**YOUR TASK:**
Copy the data that follows exactly, and include none of its images.

**RECORDED INFORMATION:**
------------------------------------------------------------

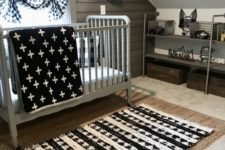 a small attic nursery with a jute rug, a printed one, a grey vintage crib, prints and a reclaimed wooden wall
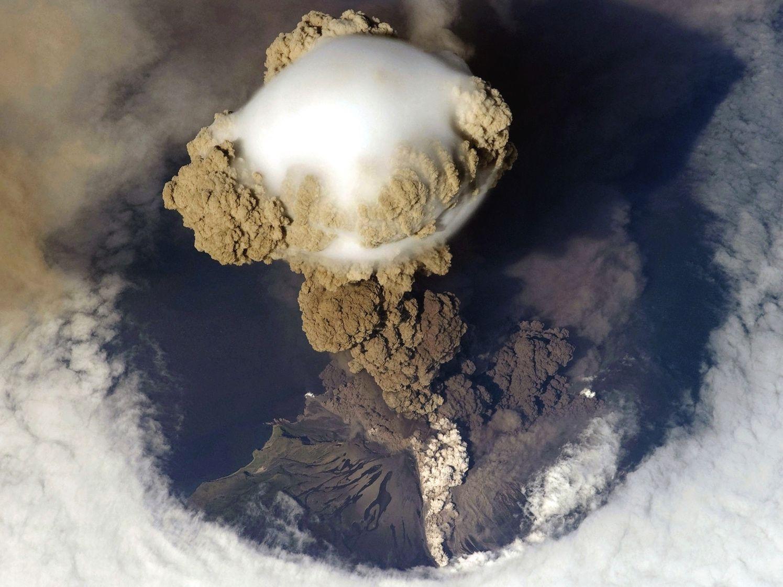 """Zdjęcie erupcji wulkanicznej zrobione z pokładu stacji kosmicznej. Widoczna wielka kolumna popiołów, na szczycie której powstała też chmurowa """"czapeczka""""."""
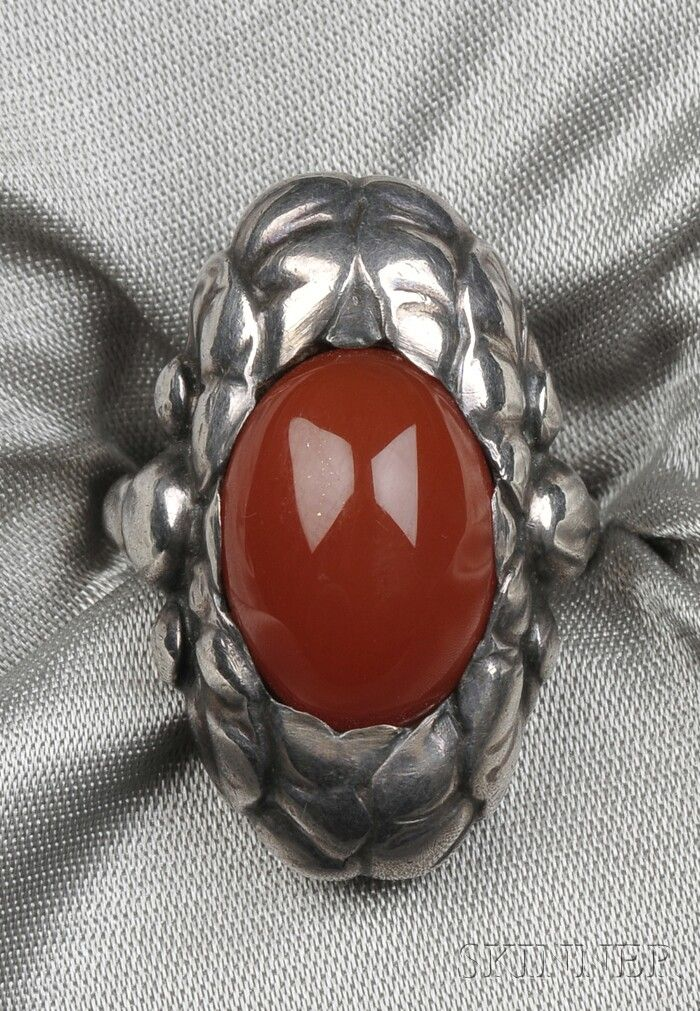 Sterling Silver and Carnelian Ring, Georg Jensen, designed as an oval cabochon within a foliate surround, size 5 1/4, no. 11, signed Georg Jensen, Denmark.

------------------------------------------------------------

**TASK OUTPUT:**
 a small attic nursery with a jute rug, a printed one, a grey vintage crib, prints and a reclaimed wooden wall
 """Zdjęcie erupcji wulkanicznej zrobione z pokładu stacji kosmicznej. Widoczna wielka kolumna popiołów, na szczycie której powstała też chmurowa """"czapeczka""""."""
 Sterling Silver and Carnelian Ring, Georg Jensen, designed as an oval cabochon within a foliate surround, size 5 1/4, no. 11, signed Georg Jensen, Denmark.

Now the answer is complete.